How do you see what's inside an Egyptian pyramid without taking it apart or even "drilling the slightest opening?" With infrared thermography, 3D scans with lasers and drones, and cosmic-ray detectors, scientists said Sunday at a press conference.
Forbes translates the latter technology: Scientists will study "how the cosmic rays that continually zap our planet skitter through the stones." The scanning—which will take scientists several yards deep into the structures—will start at the Bent Pyramid at Dashour, chosen to be first "due to its distinguished and unique architectural design and because it is the first attempt at pyramid construction that has not been carefully studied," Mamdouh Eldamaty, Egypt's antiquities minister, tells Ahram Online of the roughly 4,600-year-old pyramid The scanning will then continue at the Red Pyramid and the two grand Giza pyramids of Cheops and Chephren, the AP reports.

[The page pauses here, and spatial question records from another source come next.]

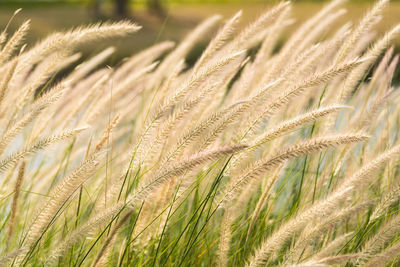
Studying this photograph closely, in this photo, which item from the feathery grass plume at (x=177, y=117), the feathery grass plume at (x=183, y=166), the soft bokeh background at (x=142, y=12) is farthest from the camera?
the soft bokeh background at (x=142, y=12)

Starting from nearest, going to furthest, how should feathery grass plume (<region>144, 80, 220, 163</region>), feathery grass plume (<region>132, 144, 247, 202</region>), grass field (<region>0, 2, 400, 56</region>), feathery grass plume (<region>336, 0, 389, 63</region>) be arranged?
feathery grass plume (<region>132, 144, 247, 202</region>) → feathery grass plume (<region>144, 80, 220, 163</region>) → feathery grass plume (<region>336, 0, 389, 63</region>) → grass field (<region>0, 2, 400, 56</region>)

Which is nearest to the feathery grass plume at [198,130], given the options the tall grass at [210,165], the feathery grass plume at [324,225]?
the tall grass at [210,165]

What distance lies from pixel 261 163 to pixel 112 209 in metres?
0.37

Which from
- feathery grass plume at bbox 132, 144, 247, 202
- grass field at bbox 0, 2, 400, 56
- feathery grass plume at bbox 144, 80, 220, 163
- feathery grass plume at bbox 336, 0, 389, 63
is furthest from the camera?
grass field at bbox 0, 2, 400, 56

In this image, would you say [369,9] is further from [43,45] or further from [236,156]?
[43,45]

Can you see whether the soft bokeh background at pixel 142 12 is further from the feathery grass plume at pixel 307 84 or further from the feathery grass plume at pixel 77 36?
the feathery grass plume at pixel 307 84

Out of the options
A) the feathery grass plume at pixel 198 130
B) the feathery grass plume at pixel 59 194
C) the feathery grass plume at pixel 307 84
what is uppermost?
the feathery grass plume at pixel 307 84

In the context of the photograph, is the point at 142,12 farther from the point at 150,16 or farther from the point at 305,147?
the point at 305,147

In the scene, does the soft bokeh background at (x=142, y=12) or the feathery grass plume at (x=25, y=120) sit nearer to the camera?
the feathery grass plume at (x=25, y=120)

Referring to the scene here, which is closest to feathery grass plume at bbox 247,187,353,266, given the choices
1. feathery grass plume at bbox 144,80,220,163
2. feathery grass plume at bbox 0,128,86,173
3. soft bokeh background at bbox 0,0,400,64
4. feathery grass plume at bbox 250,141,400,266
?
feathery grass plume at bbox 250,141,400,266

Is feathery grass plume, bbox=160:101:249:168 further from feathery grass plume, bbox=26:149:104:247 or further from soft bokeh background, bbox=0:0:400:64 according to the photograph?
soft bokeh background, bbox=0:0:400:64

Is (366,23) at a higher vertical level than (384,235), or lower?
higher

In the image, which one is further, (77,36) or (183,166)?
(77,36)

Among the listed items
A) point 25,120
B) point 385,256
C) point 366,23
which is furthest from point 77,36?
point 385,256
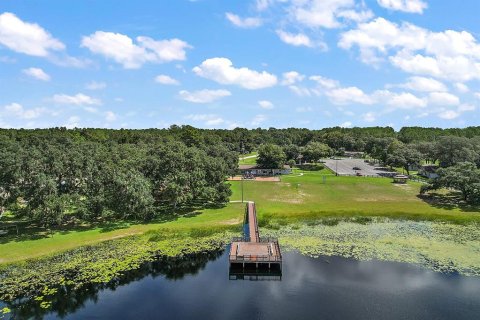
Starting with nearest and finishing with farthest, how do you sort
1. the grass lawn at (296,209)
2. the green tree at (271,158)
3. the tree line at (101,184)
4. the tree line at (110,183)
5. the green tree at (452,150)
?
the grass lawn at (296,209) → the tree line at (101,184) → the tree line at (110,183) → the green tree at (452,150) → the green tree at (271,158)

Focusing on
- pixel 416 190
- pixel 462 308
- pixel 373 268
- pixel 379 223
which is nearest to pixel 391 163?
pixel 416 190

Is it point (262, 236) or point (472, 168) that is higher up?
point (472, 168)

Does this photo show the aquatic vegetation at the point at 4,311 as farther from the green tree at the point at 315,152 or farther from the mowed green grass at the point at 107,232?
the green tree at the point at 315,152

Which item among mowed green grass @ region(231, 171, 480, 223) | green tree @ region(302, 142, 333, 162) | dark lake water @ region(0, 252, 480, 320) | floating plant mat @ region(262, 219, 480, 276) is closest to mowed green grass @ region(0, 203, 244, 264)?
mowed green grass @ region(231, 171, 480, 223)

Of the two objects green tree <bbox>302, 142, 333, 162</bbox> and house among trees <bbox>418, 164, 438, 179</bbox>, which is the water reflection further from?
green tree <bbox>302, 142, 333, 162</bbox>

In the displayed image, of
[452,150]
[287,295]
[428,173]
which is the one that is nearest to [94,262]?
[287,295]

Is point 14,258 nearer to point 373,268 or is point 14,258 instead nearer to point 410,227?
point 373,268

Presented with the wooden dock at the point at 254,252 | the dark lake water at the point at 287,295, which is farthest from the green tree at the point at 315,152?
the dark lake water at the point at 287,295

Cheops, also known as Khufu, is the last of the Seven Wonders of the Ancient World still standing, per the Scan Pyramids project site. Thought to be about 480 feet in height originally, History.com notes "it took modern man until the 19th century to build a taller structure" than Khufu.

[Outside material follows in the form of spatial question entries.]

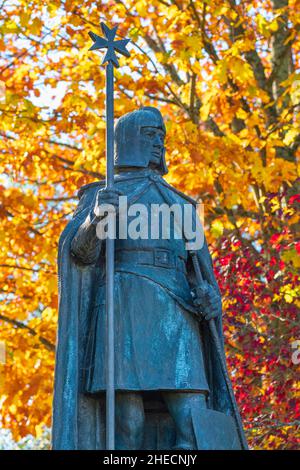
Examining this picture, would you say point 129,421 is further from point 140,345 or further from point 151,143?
point 151,143

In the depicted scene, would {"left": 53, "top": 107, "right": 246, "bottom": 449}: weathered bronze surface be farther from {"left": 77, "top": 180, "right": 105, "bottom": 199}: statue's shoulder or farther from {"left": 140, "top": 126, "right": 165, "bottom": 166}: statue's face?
{"left": 140, "top": 126, "right": 165, "bottom": 166}: statue's face

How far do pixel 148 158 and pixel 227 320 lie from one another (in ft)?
18.0

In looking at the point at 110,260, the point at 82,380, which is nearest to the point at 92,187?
the point at 110,260

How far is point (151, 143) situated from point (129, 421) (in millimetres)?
1843

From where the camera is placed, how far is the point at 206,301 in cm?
764

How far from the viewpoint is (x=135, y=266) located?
7.76 metres

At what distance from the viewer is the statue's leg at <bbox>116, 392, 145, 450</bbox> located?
291 inches

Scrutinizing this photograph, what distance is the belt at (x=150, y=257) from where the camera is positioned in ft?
25.5

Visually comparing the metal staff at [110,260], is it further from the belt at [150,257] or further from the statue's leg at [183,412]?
the statue's leg at [183,412]

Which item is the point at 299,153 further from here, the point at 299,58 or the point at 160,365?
the point at 160,365

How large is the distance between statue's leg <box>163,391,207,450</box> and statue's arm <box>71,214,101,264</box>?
0.95m

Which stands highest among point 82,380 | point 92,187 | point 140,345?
point 92,187
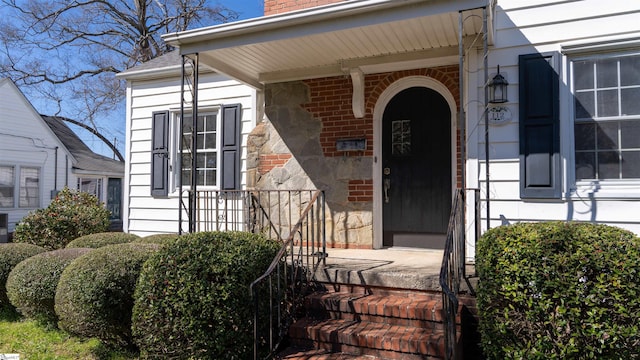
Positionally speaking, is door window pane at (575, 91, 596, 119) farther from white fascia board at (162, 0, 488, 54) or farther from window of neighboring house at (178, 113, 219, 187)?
window of neighboring house at (178, 113, 219, 187)

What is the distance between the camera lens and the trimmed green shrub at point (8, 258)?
547 centimetres

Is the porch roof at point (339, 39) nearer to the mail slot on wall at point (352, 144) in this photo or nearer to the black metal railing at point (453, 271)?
the mail slot on wall at point (352, 144)

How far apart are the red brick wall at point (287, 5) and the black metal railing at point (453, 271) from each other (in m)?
3.47

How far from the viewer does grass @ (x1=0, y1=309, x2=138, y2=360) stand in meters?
4.11

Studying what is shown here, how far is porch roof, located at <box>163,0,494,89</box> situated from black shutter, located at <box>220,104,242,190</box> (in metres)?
1.07

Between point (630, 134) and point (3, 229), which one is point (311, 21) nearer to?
point (630, 134)

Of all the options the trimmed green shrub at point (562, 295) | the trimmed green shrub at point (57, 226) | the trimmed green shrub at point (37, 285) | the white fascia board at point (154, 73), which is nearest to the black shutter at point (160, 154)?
the white fascia board at point (154, 73)

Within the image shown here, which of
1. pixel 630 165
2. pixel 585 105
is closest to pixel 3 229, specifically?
pixel 585 105

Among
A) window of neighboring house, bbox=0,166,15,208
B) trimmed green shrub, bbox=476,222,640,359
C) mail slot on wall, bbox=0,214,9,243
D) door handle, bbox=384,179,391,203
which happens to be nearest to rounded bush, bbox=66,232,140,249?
door handle, bbox=384,179,391,203

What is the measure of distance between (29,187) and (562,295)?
→ 18.3 meters

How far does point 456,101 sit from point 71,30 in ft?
67.4

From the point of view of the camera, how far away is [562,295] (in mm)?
2938

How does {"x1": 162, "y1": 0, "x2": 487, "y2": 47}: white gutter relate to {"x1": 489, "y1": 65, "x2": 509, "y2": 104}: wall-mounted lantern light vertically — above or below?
above

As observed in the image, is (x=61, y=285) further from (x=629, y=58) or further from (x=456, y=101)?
(x=629, y=58)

Scientists have used such cosmic-ray techniques before to scan nuclear reactors ruined at Japan's Fukushima site and to peer inside ancient pyramids in Belize and Mexico.
In fact, scientists "looked for the cosmic-ray signature" of chambers tucked away in the Pyramid of Chephren in the 1960s, says Forbes, "but scanning technologies have gone through a quantum leap since then." The mission begins in November and should last until late 2016.